2. A method of self-aligning a load cell as claimed in claim 1, wherein: in the first step, after the first scale is started, the quick feeding door is opened, after the instrument detects that the weight of the weighing hopper is increased by 100 scales, the instrument closes the feeding door, the stability of the scale body is waited, the current weight is recorded as SP1_ W, the current weight is a drop value when the quick feeding door is opened, namely the weight of the material in the quick feeding air, then a throwing signal in the output of the instrument enters a middle throwing state, the middle throwing state lasts for 2 seconds, then the instrument is closed, the equipment enters a small throwing state, after 1 second, the current SP2_ W is recorded, then the small throwing is closed, the stability of the waiting weight is waited, and the current weight is recorded as SP3_ W.

3. A method of self-aligning a load cell as claimed in claim 2, wherein: the calculation results show that the slow advance = SP3_ W-SP2_ W, the medium advance = SP3_ W-SP1_ W and the large advance = SP3_ W.

4. A method of self-aligning a load cell as claimed in claim 1, wherein: in the third step, when the feeding is carried out quickly, the K value which is linearly calculated by the weight is always larger than 0 because the weight is always fed.

5. A method of self-aligning a load cell as claimed in claim 4, wherein: when the large-throw output signal is turned off, the forbidden time is added during timing, when the K value is less than or equal to 0 for the first time, the fast adding fall weight completely enters the metering hopper, when the K value is greater than or equal to 0 again, the whole fast adding material impact force is completely finished, and then the forbidden time is added during timing.

6. A method of self-aligning a load cell as claimed in claim 5, wherein: after the medium adding forbidden judgment time is over, when the weight of the material is more than or equal to the target value-the medium adding lead is closed, the medium adding output signal is put into operation, and the slow adding forbidden judgment time can be found in the same way.

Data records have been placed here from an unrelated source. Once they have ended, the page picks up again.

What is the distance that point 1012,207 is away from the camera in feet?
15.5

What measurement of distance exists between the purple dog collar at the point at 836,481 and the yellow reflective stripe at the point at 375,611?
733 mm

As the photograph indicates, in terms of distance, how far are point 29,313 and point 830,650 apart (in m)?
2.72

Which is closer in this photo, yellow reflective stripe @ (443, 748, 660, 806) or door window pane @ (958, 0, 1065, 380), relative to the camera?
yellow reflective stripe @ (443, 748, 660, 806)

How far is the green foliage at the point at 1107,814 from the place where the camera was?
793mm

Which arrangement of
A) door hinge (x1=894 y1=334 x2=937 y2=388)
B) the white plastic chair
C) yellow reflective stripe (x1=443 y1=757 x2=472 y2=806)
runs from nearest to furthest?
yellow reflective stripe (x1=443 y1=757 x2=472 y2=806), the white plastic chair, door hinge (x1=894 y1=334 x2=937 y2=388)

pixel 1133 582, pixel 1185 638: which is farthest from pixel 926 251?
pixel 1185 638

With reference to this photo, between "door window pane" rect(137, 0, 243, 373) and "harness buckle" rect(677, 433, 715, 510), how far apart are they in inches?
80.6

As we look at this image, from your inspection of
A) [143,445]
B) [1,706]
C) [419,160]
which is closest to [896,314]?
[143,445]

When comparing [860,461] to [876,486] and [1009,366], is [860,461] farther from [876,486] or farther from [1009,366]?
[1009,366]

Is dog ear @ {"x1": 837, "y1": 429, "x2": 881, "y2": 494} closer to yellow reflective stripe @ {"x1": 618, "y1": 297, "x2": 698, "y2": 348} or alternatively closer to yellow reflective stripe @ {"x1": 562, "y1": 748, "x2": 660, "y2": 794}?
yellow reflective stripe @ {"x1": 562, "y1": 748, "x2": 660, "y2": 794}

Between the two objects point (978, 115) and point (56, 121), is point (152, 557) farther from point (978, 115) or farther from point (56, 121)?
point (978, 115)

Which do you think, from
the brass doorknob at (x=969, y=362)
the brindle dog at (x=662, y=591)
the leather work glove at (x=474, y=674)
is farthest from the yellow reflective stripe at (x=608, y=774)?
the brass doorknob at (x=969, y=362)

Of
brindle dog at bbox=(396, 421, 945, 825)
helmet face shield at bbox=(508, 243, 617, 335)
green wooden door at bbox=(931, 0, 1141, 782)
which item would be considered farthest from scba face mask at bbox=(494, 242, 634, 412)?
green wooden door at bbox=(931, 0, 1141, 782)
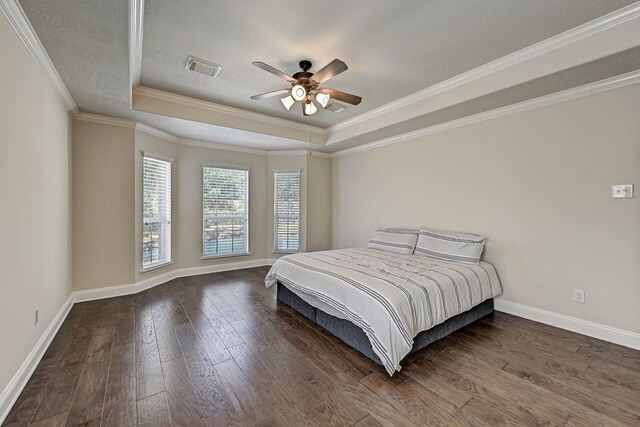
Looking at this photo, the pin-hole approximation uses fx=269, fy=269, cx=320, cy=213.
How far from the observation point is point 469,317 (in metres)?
2.94

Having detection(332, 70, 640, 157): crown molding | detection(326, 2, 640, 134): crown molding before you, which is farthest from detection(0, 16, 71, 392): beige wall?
detection(332, 70, 640, 157): crown molding

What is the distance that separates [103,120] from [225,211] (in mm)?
2318

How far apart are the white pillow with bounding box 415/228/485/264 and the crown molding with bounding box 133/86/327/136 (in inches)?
Result: 109

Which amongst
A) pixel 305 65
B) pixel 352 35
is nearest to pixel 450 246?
pixel 352 35

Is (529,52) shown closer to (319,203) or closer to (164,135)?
(319,203)

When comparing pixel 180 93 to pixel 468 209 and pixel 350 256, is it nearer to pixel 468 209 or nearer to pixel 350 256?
pixel 350 256

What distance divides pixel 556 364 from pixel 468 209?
196cm

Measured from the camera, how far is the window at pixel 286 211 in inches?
227

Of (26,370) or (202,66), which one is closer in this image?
(26,370)

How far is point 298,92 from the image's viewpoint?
2.70m

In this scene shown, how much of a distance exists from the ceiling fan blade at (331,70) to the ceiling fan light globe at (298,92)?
0.56 ft

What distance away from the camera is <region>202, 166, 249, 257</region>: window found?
5098mm

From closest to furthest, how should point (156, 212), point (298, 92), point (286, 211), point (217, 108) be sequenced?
1. point (298, 92)
2. point (217, 108)
3. point (156, 212)
4. point (286, 211)

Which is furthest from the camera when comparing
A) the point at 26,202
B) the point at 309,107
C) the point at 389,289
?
the point at 309,107
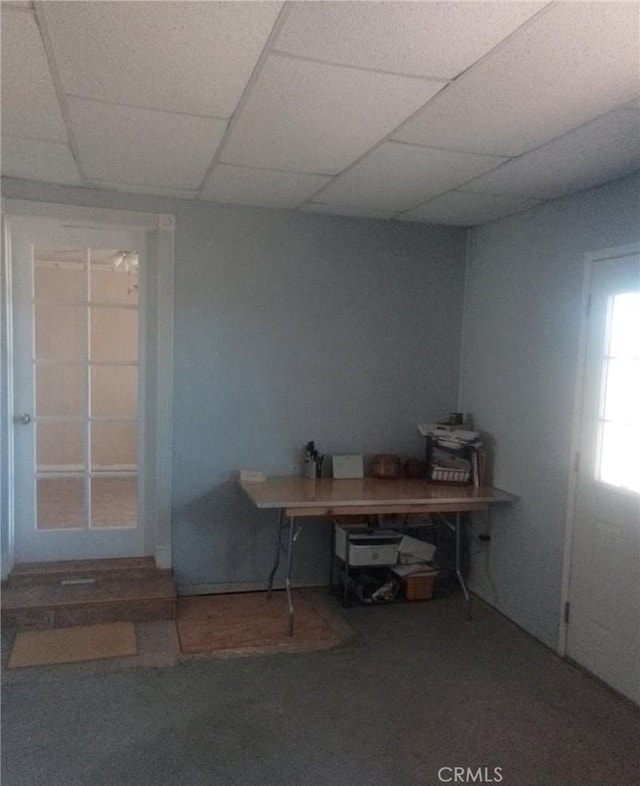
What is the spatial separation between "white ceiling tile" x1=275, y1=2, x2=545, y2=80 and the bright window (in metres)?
1.51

7. A method of self-adjusting a load cell according to claim 1, wherein: and step five, correcting the slow advance by continuously taking the deviation value of the feeding result for 5 times, removing the maximum value and the minimum value, then averaging the remaining result values of the 3 scales, and taking half of the average value for correcting the slow advance.

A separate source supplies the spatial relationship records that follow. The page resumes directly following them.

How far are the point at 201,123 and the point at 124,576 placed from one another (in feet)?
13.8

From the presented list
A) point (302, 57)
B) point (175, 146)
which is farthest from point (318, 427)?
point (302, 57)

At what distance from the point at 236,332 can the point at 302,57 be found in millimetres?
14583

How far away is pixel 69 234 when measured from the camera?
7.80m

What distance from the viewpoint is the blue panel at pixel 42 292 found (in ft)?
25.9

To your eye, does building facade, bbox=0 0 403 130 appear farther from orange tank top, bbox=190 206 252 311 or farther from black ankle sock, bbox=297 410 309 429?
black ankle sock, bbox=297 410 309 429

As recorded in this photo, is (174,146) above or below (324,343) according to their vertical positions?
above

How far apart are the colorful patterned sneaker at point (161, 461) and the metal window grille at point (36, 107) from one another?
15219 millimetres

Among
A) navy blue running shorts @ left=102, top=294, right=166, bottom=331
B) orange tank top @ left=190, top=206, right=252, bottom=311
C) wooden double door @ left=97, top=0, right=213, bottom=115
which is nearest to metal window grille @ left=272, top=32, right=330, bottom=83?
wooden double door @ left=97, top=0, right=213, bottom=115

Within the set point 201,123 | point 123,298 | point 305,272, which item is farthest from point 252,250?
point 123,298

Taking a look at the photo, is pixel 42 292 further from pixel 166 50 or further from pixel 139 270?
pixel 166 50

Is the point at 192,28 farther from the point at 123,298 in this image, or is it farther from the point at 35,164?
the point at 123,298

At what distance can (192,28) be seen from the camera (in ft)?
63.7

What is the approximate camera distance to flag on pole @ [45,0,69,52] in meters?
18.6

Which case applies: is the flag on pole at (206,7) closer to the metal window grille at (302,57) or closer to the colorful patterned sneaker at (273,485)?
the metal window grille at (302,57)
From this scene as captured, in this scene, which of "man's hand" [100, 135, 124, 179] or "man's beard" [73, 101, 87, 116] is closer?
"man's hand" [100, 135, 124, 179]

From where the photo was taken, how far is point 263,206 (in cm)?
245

8. A method of self-aligning a load cell as claimed in claim 7, wherein: the medium feeding lead is the weight of the material in the air and the weight value of all the small feeds added later after the medium feeding is closed, before the medium feeding lead is adjusted, the feeding time of the small feeds needs to be limited in advance, namely the small feeding time is within an interval range, if the small feeding time is longer than the time, the whole feeding time is longer, and if the small feeding time is shorter than the time, the feeding is unstable, so that after the medium feeding is closed, after the slow feeding forbidding time, before the small feeds are closed, the small feeding flow is basically stable, the small feeding flow can be calculated, and then the weight of the material with the small feeding exceeding the feeding time range is calculated according to the small feeding flow meter for correcting the medium feeding lead.

9. A method of self-aligning a load cell as claimed in claim 8, wherein: the large feeding lead correction principle is the same as the medium feeding lead, and the large feeding lead is corrected through the medium feeding time range limitation and the medium feeding flow value.

10. A method of self-aligning a load cell as claimed in claim 1, wherein: in the fourth step, the instrument respectively reads 6, 12, 24 and 48 weight data under different analog-to-digital conversions, linear fitting is carried out on the sampled weight data, and then after the weight data is converted by the next AD, the weight value predicted by the linear fitting is used for participating in the weight judgment of the instrument, so that the judgment of inaccurate weight caused by mechanical vibration in the working process of equipment can be processed to the greatest extent.